PROVIDED TEXT

____

FASKIANOS: I’m going to try to squeeze in one last question. We have lots of written questions and raised hands, so my apologies. Rita Edozie.


Q: Thank you, Irina. Thank you, Tom. Really a riveting discussion. 


I wonder, though, why you didn’t include a sort of major discussion about DEI in relation to academic freedom. It just seems to me that two years ago, when the first onslaught of DEI, through critical race theory bans, you know, that’s a threat to educational freedom. The first thing that the president did when he came to his second term was to ban these programs across universities and educational institutions. And yet, I just don’t see enough of the outcry that, you know, it was the university’s choice to include this as part of their mission. It is, you know, an academic—question of educational freedom, if not academic freedom. And could you speak to DEI, democracy, and the onslaught of academic freedom? Thank you.


GINSBURG: Yeah. I have a lot to say about it. I’ll try to do this in two minutes. So obviously, from my perspective, you can’t have inquiry without diversity of people, and experiences, and such, that—in conversation. And inclusion is obviously a fundamental value. We can’t have a classroom in which people are, you know, feeling that they can’t speak out because of racial stratification or gender stratification, but also for other issues. Like shy people, you know? We need to—we need everyone in the conversation to make progress on ideas. That’s how I think about it. And so, of course, we’re going to continue to ensure that we have diverse and inclusive practices, I would hope.


I think one has to separate critical race theory as an academic field, which is completely protected within academic freedom. You know, if the Trump administration came to us and said, you must close your race diaspora department or we’re cutting off the money, we would say goodbye. We don’t want your money. That’s core. But DEI has also come to stand for huge bureaucratic apparatus, at least in the public eye. And I think it’s an empirical question of how big these things were. But that’s what we’re really seeing the public has just changed on, in some sense. Like, how much work does one do in the bureaucratic sphere? So I guess I feel like that is not as core to academic freedom. Choosing our students, you would think would be. But affirmative action has now been taken off the table by the Supreme Court. So that’s another interference, at some level, with academic freedom, when they take affirmative action off the table.

____

USING THE INFORMATION
a) Write out, word for word, the part of the academic freedom discussion that begins at "GINSBURG: Yeah. I" and ends after "I would hope.".
b) Carry the academic freedom discussion forward from its last sentence.

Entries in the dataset
____

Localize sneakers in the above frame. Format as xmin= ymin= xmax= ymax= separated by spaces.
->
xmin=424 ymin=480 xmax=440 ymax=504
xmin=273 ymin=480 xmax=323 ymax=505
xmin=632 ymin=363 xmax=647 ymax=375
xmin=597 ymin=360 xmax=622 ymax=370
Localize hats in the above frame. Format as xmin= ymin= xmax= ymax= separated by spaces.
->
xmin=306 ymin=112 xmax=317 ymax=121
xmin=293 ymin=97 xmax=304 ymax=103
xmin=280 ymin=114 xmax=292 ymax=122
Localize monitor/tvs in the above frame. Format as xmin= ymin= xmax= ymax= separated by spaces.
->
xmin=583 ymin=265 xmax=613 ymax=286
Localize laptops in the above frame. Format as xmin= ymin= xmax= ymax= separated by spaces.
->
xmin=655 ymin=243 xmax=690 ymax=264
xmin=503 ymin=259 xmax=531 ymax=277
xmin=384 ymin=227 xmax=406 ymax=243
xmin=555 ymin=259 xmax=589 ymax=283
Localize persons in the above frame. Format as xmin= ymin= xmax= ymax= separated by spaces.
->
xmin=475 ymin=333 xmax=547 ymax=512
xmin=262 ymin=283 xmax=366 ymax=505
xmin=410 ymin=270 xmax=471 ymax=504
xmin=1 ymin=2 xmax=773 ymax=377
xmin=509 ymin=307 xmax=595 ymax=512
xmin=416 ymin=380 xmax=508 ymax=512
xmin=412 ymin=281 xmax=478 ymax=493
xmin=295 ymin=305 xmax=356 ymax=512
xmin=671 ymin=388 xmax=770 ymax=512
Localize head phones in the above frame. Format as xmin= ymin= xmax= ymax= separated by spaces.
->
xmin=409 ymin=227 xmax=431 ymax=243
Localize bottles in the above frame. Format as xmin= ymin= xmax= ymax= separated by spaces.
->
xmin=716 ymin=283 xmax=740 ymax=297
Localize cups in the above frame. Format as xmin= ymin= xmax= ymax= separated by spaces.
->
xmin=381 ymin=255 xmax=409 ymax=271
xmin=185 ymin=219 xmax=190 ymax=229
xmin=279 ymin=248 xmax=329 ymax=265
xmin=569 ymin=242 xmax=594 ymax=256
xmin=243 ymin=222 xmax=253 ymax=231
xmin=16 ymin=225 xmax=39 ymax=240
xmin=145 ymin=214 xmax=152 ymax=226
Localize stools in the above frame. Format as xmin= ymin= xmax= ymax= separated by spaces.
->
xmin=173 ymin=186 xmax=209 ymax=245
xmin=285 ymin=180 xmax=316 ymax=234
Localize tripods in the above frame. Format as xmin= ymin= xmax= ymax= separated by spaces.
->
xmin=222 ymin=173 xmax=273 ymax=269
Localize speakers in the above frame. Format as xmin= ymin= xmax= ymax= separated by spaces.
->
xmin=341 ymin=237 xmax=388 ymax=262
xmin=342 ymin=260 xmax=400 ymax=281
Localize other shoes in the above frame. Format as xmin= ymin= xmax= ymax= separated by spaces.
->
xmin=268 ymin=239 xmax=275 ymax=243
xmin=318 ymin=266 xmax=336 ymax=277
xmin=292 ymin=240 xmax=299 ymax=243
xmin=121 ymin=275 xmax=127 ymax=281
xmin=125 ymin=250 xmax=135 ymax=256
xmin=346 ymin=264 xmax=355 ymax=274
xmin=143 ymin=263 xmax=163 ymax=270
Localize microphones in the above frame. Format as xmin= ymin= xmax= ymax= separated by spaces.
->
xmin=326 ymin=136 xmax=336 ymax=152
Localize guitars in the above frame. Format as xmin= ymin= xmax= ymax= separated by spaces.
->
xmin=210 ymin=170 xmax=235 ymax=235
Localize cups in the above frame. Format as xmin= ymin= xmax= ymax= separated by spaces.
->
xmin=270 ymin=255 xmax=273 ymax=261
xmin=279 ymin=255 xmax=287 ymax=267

____

EXPECTED OUTPUTS
a)
GINSBURG: Yeah. I have a lot to say about it. I’ll try to do this in two minutes. So obviously, from my perspective, you can’t have inquiry without diversity of people, and experiences, and such, that—in conversation. And inclusion is obviously a fundamental value. We can’t have a classroom in which people are, you know, feeling that they can’t speak out because of racial stratification or gender stratification, but also for other issues. Like shy people, you know? We need to—we need everyone in the conversation to make progress on ideas. That’s how I think about it. And so, of course, we’re going to continue to ensure that we have diverse and inclusive practices, I would hope.

b)
Still, I would distinguish between the academic study of race, how you can understand America without studying race and social stratification based on it, versus the actual bureaucratic offices. And many of those people are great, but it’s not as core. I guess that’s how I see it. But I should just say, since I know we’re at time, you know, you guys can find me. I love talking about this stuff, and would be happy to, you know, include you on our list for our Chicago forum events. We do a lot of these things all the time.


FASKIANOS: Wonderful. Tom Ginsburg, this has been fantastic. And thanks to all of you for your questions and comments. There were some resources dropped into the Q&A that we’ll circulate, as well as the link to Tom’s Undisciplined Disciplines. So we commend that to you all.


We will post the video and the transcript online so you can review it and share it out. I encourage you to visit Eeducation.CFR.org, CFR.org, ForeignAffairs.com, and ThinkGlobalHealth.org, for research and analysis on global issues. Again, thank you all for joining us today. Hopefully, you’re at the end, you’ve had your commencement and all of that, and can take a little breath before gearing up for the new school calendar year. So we appreciate your being with us. And, Tom Ginsburg, again, thank you.